China Industrial Profits Plunge Most On Record
On Friday morning local time, China reported that industrial profits crash the most on record in January-February, both due to the Lunar new year, but mostly due to the virus outbreak and the government’s restrictive measures to contain the virus. In year-over-year terms, profit growth was -38.3%, the biggest drop on record, and far worse from the -6.3%Y/Y decline in December. On a seasonally adjusted basis, the average level of profits in January-February also declined materially by 22% (non-annualized) from the December level.
The decline in profits was bigger than the decline in industrial production in January to February, likely due to the fact that while production and sales were suspended, certain costs (such as labor and depreciation costs) remained.
Here are the key numbers:
Industrial profits: -38.3% yoy in January-February (-22.0% growth mom non-annualized, seasonally adjusted by GS); December: -6.3% yoy (-14.6% mom sa).
Industrial revenue: -17.7% yoy in January-February (-7.9% growth mom non-annualized, seasonally adjusted by GS); December: -3.3% yoy (-9.7% mom sa).
Commenting on the plunge in profits, Goldman notes that all major industries saw lower profits, led by automobile manufacturing where profits shrank by 79.6% yoy, and computer manufacturing industry where profits declined by 87%. Ferrous metal smelting and pressing profits dropped by 34.4% yoy.
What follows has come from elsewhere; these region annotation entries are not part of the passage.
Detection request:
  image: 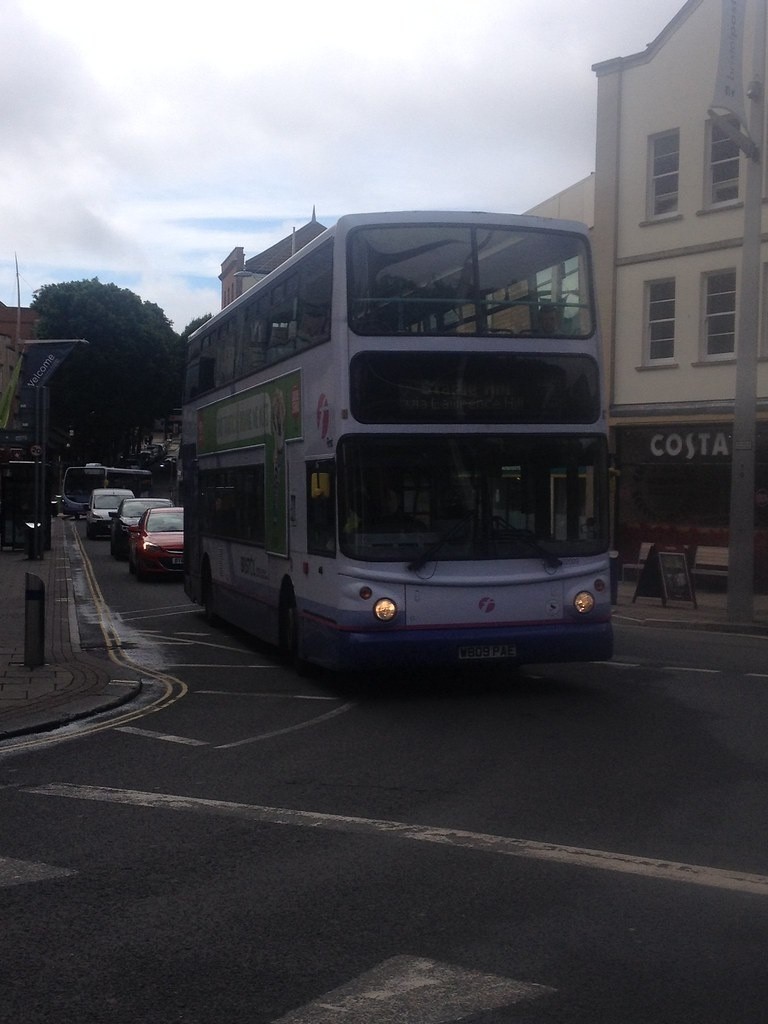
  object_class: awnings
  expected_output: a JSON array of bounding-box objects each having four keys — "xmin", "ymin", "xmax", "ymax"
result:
[{"xmin": 20, "ymin": 340, "xmax": 94, "ymax": 388}]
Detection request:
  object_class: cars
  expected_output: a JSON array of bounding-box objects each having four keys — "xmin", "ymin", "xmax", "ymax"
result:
[
  {"xmin": 83, "ymin": 487, "xmax": 135, "ymax": 539},
  {"xmin": 115, "ymin": 435, "xmax": 181, "ymax": 479},
  {"xmin": 128, "ymin": 507, "xmax": 214, "ymax": 583},
  {"xmin": 108, "ymin": 497, "xmax": 177, "ymax": 560}
]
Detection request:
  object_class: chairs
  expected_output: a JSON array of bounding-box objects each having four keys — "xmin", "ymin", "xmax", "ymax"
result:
[{"xmin": 482, "ymin": 328, "xmax": 542, "ymax": 336}]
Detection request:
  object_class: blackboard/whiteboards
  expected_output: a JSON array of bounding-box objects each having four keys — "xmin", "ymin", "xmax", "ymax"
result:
[{"xmin": 658, "ymin": 550, "xmax": 695, "ymax": 602}]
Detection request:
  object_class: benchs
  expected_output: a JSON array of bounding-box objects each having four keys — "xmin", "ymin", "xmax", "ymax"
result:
[{"xmin": 621, "ymin": 542, "xmax": 729, "ymax": 584}]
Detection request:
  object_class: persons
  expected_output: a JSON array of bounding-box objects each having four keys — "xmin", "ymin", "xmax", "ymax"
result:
[
  {"xmin": 539, "ymin": 304, "xmax": 566, "ymax": 337},
  {"xmin": 553, "ymin": 493, "xmax": 594, "ymax": 549}
]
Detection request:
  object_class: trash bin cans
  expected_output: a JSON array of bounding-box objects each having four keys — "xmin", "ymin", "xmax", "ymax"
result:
[
  {"xmin": 54, "ymin": 495, "xmax": 62, "ymax": 513},
  {"xmin": 608, "ymin": 550, "xmax": 621, "ymax": 606},
  {"xmin": 26, "ymin": 522, "xmax": 44, "ymax": 560},
  {"xmin": 51, "ymin": 501, "xmax": 58, "ymax": 518}
]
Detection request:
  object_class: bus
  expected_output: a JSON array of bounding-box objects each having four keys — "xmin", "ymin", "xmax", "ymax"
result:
[
  {"xmin": 177, "ymin": 207, "xmax": 623, "ymax": 687},
  {"xmin": 61, "ymin": 463, "xmax": 153, "ymax": 520}
]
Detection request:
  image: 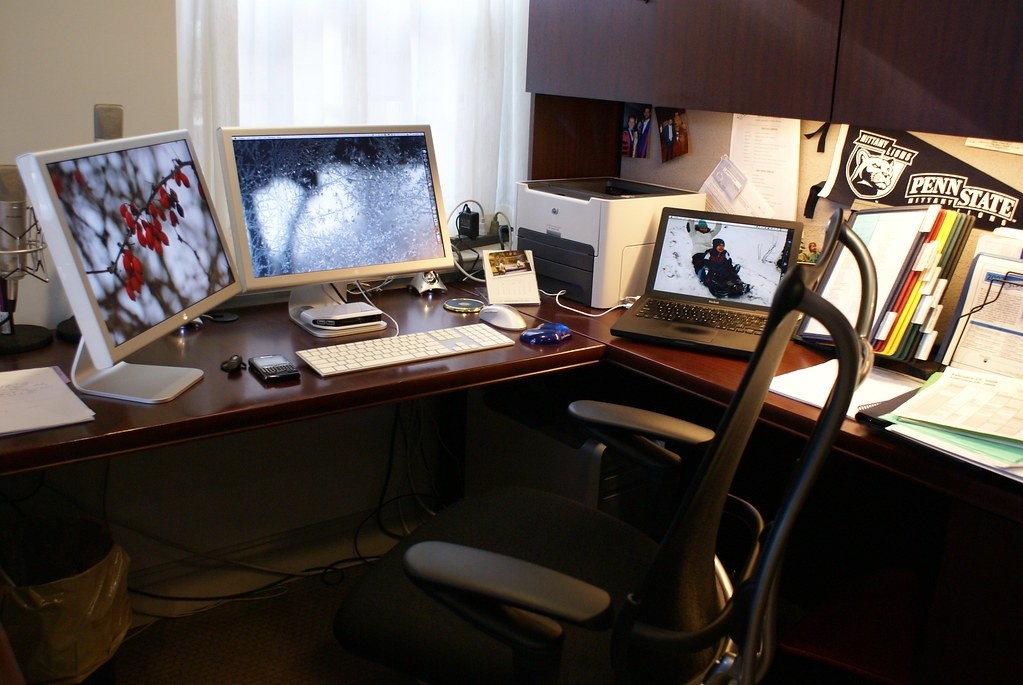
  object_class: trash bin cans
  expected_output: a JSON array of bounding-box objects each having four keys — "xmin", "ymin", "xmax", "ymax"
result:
[{"xmin": 0, "ymin": 513, "xmax": 131, "ymax": 685}]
Profit margins (total profits divided by revenues) for industrial companies narrowed to 3.9%, vs 5.2% in the same period last year based on our calculation. Sales slowed while certain costs such as labor and depreciation cost remained. The increased hygiene standard and disinfection needs could also have pushed up costs. The implied real industrial sales growth in January-February was -17.6% yoy, down from -2.8% yoy in December and weaker than the industrial production growth of -13.5% yoy in January to February. Travel and logistics control might have lowered the sales to production ratio and caused the divergence between these two indicators.